**Required tasks**
1. Condense the paragraph of the Tegan and Sara passage that begins "At 21, Tegan and Sara" into a short bulleted list that keeps its main facts.
2. Name every person referred to by name or initial in the Tegan and Sara passage.
3. From the Tegan and Sara passage, copy word for word the part that opens with the words containing "At 21, Tegan" and closes with "twins’ indie debut.".

**Text under study**
At 21, Tegan and Sara were only six years older than us — a degree of adulthood that seemed aspirational. They’d made and released their first album, Under Feet Like Ours, independently when they were just 19 and signed with Neil Young’s Vapor Records shortly thereafter. Their second record, This Business of Art, came out in 2000, and in 2001 the label rereleased the twins’ indie debut.
My friend A. burned copies for me, printing off a black-and-white inkjet cover with a quote from Tegan: “When it’s all said and done, I’m still gonna be a girl, I’m still gonna be young, and I’m still gonna be a twin ... people are either gonna like the music or not.” I was teaching myself to play guitar poorly, and A. was actually good. We started learning all the T&S songs we could, spending hours working out harmonies, trying to sound both more and less like them.

**Information shown**
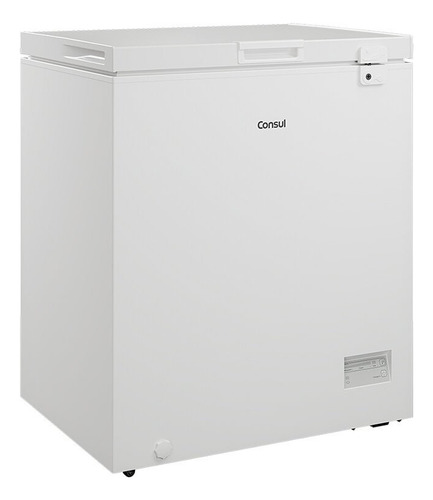 Freezer Horizontal Consul 142 Litros - Cha14ab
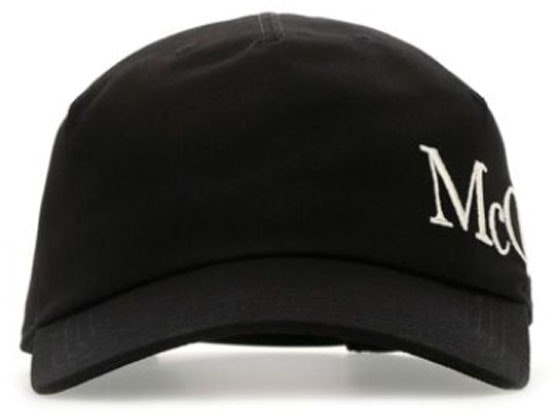alexander-mc-queen-gabardine-cotton-baseball-cap-unisex-black-6328964105-q-1078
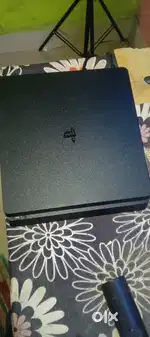 Ps4 slim 1tb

**Solutions for each task**
1.
- At 21, Tegan and Sara were six years older than the narrator and friends, which made them seem admirably grown up.
- They independently made and released their first album, Under Feet Like Ours, at 19.
- Soon after, they signed with Neil Young's Vapor Records.
- Their second record, This Business of Art, came out in 2000.
- In 2001 the label rereleased their indie debut.

2.
- Tegan
- Sara
- Neil Young
- A.

3.
At 21, Tegan and Sara were only six years older than us — a degree of adulthood that seemed aspirational. They’d made and released their first album, Under Feet Like Ours, independently when they were just 19 and signed with Neil Young’s Vapor Records shortly thereafter. Their second record, This Business of Art, came out in 2000, and in 2001 the label rereleased the twins’ indie debut.